There used to be a massage artist, Jim Kelley, on the lot at Paramount. He was a big burly man who was booked solid all day in between shots and on his lunch hour by act
ors and actresses whose bodies, he claimed, he could change with massage. It was before the day of the “no pain, no gain” addiction. So after the tensions of a hard scene, one by one we would pile into Jim’s office, allow him to pummel us until it really hurt, hoping that the makeup didn’t smear on his sheets or that the hair wouldn’t be disturbed to the point of dishevelment, and walk away feeling that he had done the work for us.
The commissaries at Paramount and Metro and Fox were the places we would retire to during the lunch hour to be reminded that others were also toiling in their own work. There would be Clark Gable salads, Bette Davis vegetable dishes, Carmen Miranda fruit plates, Dean Martin prosciutto, Frank Sinatra spaghetti and meatballs, or Grace Kelly ice sherbets to pick from on the menu.
Agents used to come to visit on the lots. (In fact, if you found your agent in his office during the day you knew he wasn’t working for you.) Children sometimes came to visit. Visitors came to visit. Now agents don’t have to come; they are running the studios. And time is far too precious to allow family gatherings.

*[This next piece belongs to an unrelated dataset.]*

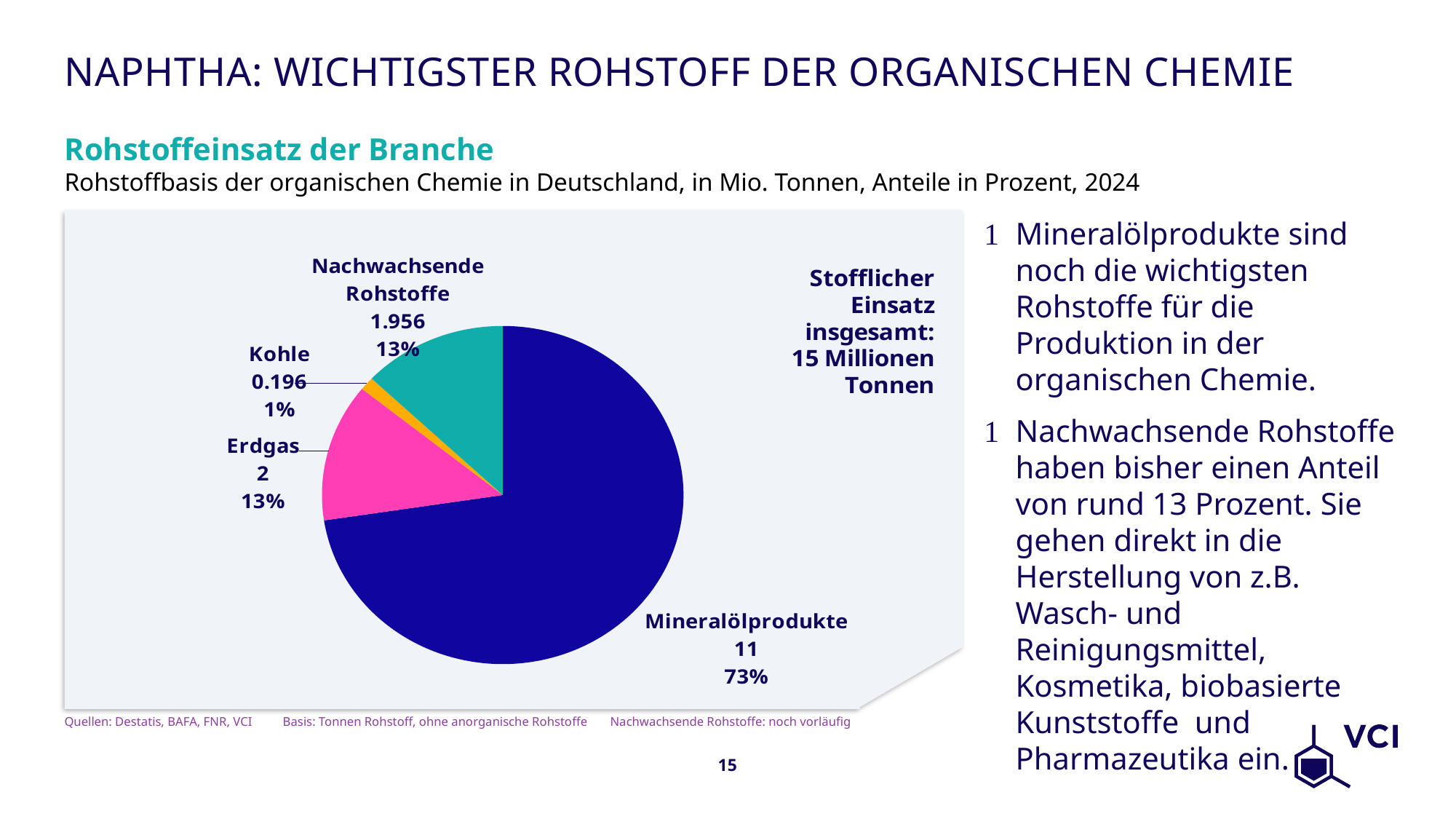
Which category has the largest slice in the pie chart? Mineralölprodukte What is the value shown for Nachwachsende Rohstoffe? 1.956 Which category has the smallest slice in the pie chart? Kohle What percentage share does Erdgas have in the pie chart? 13% What type of chart is shown on the slide? pie chart What is the value shown for Kohle? 0.196 Which is larger, the value for Erdgas or the value for Kohle? Erdgas What is the value shown for Mineralölprodukte in the pie chart? 11 How many slices does the pie chart have? 4 What is the difference between the value for Mineralölprodukte and the value for Erdgas? 9 According to the text in the chart, what is the total stofflicher Einsatz? 15 Millionen Tonnen What percentage share does Mineralölprodukte have in the pie chart? 73%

In those days we even talked to the newspaper columnists on the lot. Louella Parsons would wander in, half-tanked, with her husband and would remember everything that was said during lunch. Hedda Hopper, crowned in a bonnet of Easter Parade glory, would hold forth on her political angers. Mike Connolly from The Hollywood Reporter and Army Archerd from Variety had memories like steel traps for the gossip that kept their rumor mills and livelihoods going. Everyone seemed to know everything about everyone. Information was traded and dispensed as a tool of power. “I won’t print this if you do that” was a line often heard. If a love affair was blossoming on a set, the crew knew that mum was the word. The wives and husbands were always the last to know if their spouses were “playing around.”
It seemed to me that it was expected that leading ladies would fall in love with their leading men, and vice versa. It was almost as though the magic of the story should prevail, with a tacit agreement that, unless it was really serious and people were willing to change their lives, the affair would be over at the end of the shoot.